From a packet flow perspective, then, I don’t see a scaling issue. OSPF would double this packet counts (because the updater must send the packet to the DR via multicast, which must then reflood the packet across the same wire to the connected routers), but this still doesn’t seem like a lot of work from a packet perspective.
But — this packet analysis is per update. To find the real impact, you need to multiply the number of packets in one update or query chain by the number updates per second at each EIGRP router connected to the network on average. Knowing the number of EIGRP routers connected to a single broadcast link, then, doesn’t really help us understand whether or not the network will scale. The speed at which the routes change makes a big difference, too.
The second area we need to look at to think through this problem is the size of the routing table being transferred over the link. The more routes there are, the longer it will take to converge across the link in the case of any sort of neighbor failure. Taking the worst case situation, a stuck in active across this link can cause a major flood of information through the link. Since EIGRP turns pacing off at any link speed above T1 by default, it could be easy enough, with enough rapid change and a dominoe of stuck in active events to top the link, causing EIGRP to fail to converge at all. The odds of this event are actually really low, though — in my years in TAC and on the Escalation Team, working on thousands/tens of thousands of networks, I saw this happen twice. Both were caused, ultimately, by another problem destroying the EIGRP neighbor relationships fast enough that links were overrun; neither were a chain reaction within EIGRP itself (with no outside actors).
So far, then, my answer is — this should be fine. But let’s say we wanted to be safe, rather than sorry, or that the provided link had a low enough speed, and the [state x speed] of change numbers were high enough to cause concern. What solutions are available?
My first response would be — aggregate and filter to the minumum number of routes possible across this link. In fact, in the “bad old days,” we’d actually ship customers enough routers to put an extra layer of EIGRP routers between the routers connected to the link and the rest of the network. This is a lot of hardware, but it allowed us to aggregate one hop back from the routers connected to the actual link. Why? I’ll let you puzzle over this for a bit — if you know the answer, put it in the comments. I wouldn’t suggest this today, as the SIA rewrite has pretty much solved the problems we were attacking with this strategy (and that’s the only hint I’m going to give you in solving this riddle).
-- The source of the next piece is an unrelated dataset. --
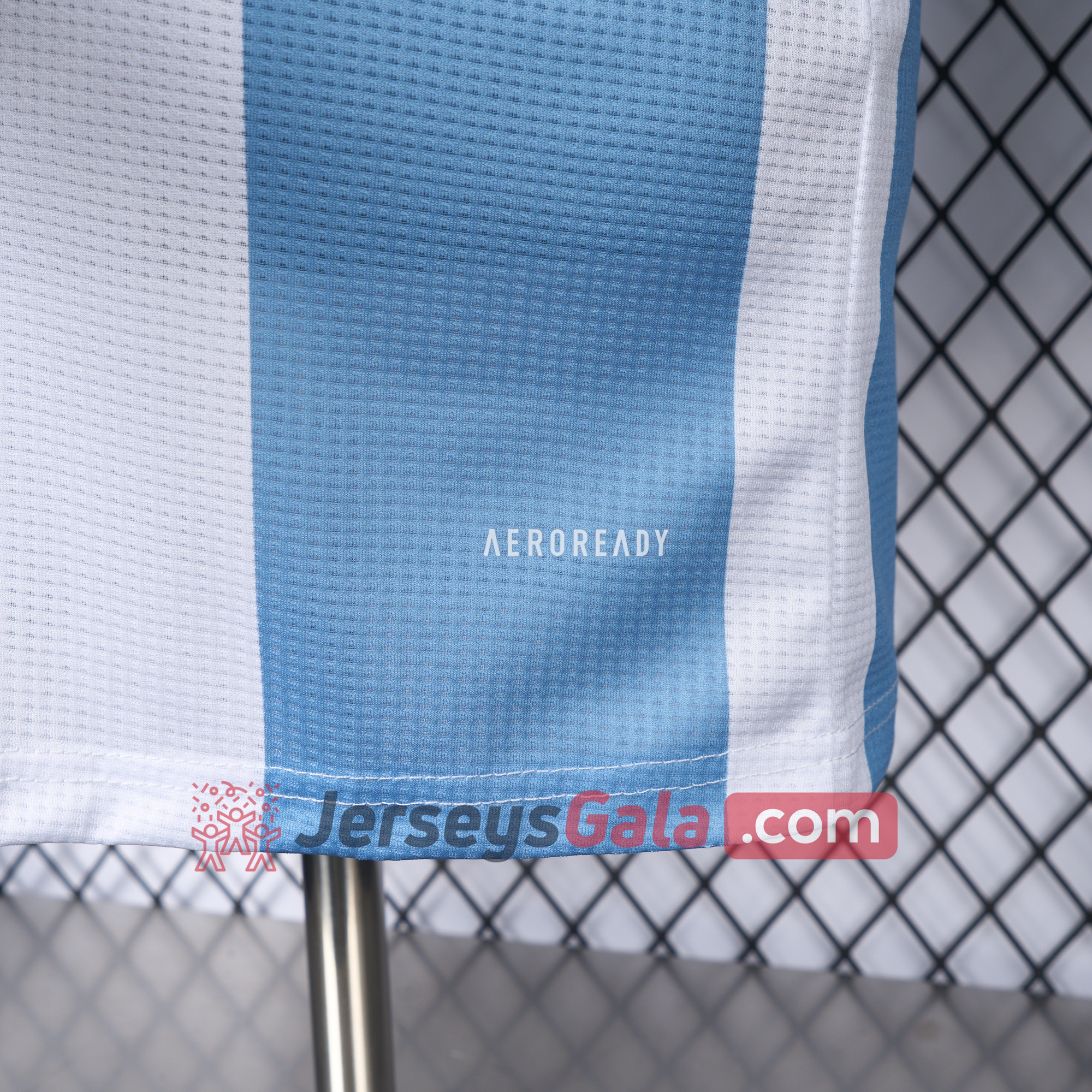 Argentina 24-25 Adi 50 Years Anniversary Jersey - Player Version - SOCCERDEALSHOP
My second response? If you really can’t get the [speed x state] product down on the link, consider converting it to BGP. This really doesn’t impact your neighbor count, and it will probably actually increase the packet count, but with BGP you have the ability to dampen routes. This can really reduce the state x speed product across the link.
My third response? If most of the traffic is passing to and from one or two nodes, turn off EIGRP neighbor discovery and configure the link as if it were an NBMA hub and spoke network (remember Frame Relay? I know, it was a long time ago, but just reach way down in the well). This would direct reduce the number of routers participating in convergence, effectively reducing the [state x speed] quotient across the link. This only works, though, if you don’t have a lot of traffic across the link. You can turn off split horizon on the link and turn off next hop self, making the hub act like a route server. This seems a little drastic, but it is possible.
So — now it’s your turn. What do you think? Would you worry about scaling here? Why or why not? Dig into the protocol theory in your answer; it’s good practice. Either way, which solution would you deploy, and why?
BTW, the [state x speed] construction is straight out of my new book; it’s one of the pairs in the four piece model of complexity I’ve been mulling over. What’s interesting to me about this problem is that so nicely illustrates the intersection of practical networking knowledge with protocol theory and an internal model of what drives complexity in a network.